Testo scelto
====
Ma quando si verifica allora un attacco di panico?
Quando valutiamo alcune sensazioni corporee e mentali innocue come molto pericolose. Le interpretiamo proprio come segnali indiscutibili di un’imminente catastrofe!
Quali sono le sensazioni che mal interpretiamo?
Possono essere quelle tipiche dell’ansia, ma anche di molte altre emozioni, come ad esempio la rabbia: dunque la tachicardia, il fiato corto, alcuni disturbi gastrointestinali, vampate di calore, insomma, tutti i segni di attivazione fisiologica associati.
Oppure possono essere quelle di stimoli di altra natura, come ad esempio i segnali di attivazione fisica dovuti al consumo di caffeina, oppure alcuni sintomi tipici di una condizione di ipoglicemia.
Dunque, noi percepiamo uno stimolo come minaccioso e ciò ci crea uno stato di forte preoccupazione. In seguito, interpretiamo in modo catastrofico le sensazioni mentali e somatiche che accompagnano questa preoccupazione, quindi sperimentiamo un ulteriore incremento della preoccupazione, e perciò aumenteranno e si faranno sempre più intense le sensazioni somatiche e mentali temute, e così via, in un circolo vizioso, fino all’esplosione vera e propria dell’attacco di panico!
====
Dati elencati

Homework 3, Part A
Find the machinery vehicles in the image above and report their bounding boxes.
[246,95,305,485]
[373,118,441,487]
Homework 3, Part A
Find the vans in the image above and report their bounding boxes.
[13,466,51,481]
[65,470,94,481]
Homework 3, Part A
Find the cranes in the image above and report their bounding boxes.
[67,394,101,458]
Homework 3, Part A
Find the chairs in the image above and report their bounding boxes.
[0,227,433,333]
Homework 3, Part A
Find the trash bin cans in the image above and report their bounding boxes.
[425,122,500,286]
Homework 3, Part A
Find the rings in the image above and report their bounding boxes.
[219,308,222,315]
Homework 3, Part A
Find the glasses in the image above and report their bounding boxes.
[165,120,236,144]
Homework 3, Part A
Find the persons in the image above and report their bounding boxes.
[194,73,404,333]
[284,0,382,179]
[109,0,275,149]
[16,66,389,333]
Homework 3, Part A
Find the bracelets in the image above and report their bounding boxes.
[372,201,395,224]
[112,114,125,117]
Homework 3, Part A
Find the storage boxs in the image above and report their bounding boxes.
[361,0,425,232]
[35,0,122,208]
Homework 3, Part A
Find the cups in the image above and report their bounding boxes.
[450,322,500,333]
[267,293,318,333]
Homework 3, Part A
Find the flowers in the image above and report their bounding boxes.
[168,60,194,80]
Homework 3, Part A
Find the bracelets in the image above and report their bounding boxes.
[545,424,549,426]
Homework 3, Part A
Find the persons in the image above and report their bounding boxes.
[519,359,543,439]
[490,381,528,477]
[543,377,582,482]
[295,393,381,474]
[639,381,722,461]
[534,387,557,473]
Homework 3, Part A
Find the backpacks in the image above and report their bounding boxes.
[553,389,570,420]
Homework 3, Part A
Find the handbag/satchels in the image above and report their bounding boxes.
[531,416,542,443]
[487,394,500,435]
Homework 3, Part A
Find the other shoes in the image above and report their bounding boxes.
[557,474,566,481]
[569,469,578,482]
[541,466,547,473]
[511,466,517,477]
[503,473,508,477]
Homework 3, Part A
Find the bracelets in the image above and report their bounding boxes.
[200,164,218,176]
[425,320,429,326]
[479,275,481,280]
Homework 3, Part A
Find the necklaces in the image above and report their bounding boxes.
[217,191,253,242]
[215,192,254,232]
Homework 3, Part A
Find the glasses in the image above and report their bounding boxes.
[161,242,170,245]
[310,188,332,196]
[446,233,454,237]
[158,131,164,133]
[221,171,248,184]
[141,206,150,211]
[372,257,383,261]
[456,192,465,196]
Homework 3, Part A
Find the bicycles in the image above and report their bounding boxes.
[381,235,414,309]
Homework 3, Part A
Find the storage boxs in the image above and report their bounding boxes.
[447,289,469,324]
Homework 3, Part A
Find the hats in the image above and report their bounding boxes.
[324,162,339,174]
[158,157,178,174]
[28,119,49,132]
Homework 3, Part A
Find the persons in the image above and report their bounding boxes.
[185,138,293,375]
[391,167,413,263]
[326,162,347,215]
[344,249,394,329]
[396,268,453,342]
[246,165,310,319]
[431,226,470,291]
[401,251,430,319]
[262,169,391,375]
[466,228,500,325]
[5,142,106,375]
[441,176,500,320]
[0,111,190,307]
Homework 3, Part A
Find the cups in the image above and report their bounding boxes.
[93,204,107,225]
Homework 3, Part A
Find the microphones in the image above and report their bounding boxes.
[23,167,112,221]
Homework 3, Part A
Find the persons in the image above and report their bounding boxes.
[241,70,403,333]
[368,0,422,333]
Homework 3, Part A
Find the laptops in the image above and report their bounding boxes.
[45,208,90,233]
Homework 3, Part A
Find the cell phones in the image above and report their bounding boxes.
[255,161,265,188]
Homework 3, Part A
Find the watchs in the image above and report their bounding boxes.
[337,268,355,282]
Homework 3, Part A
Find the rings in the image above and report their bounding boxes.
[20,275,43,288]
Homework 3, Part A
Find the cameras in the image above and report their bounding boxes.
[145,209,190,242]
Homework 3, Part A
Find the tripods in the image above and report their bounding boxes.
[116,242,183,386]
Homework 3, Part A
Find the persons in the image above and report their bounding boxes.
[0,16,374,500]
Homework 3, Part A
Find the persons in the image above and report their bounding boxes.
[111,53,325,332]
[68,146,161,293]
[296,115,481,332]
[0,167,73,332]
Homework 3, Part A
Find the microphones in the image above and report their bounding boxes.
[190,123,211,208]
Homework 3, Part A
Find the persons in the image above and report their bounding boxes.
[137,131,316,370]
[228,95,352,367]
====
Il compito
Per ciascuna affermazione, indica con sì o no se concorda con il testo sull'attacco di panico e cita le parole precise del testo che lo stabiliscono.
1. La caffeina può provocare sensazioni che poi interpretiamo male.
2. Le sensazioni che interpretiamo male sono soltanto quelle tipiche dell'ansia.
3. Dopo l'interpretazione catastrofica delle sensazioni, la preoccupazione diminuisce.

La risposta
1. Sì: "i segnali di attivazione fisica dovuti al consumo di caffeina"
2. No: "Possono essere quelle tipiche dell’ansia, ma anche di molte altre emozioni"
3. No: "quindi sperimentiamo un ulteriore incremento della preoccupazione"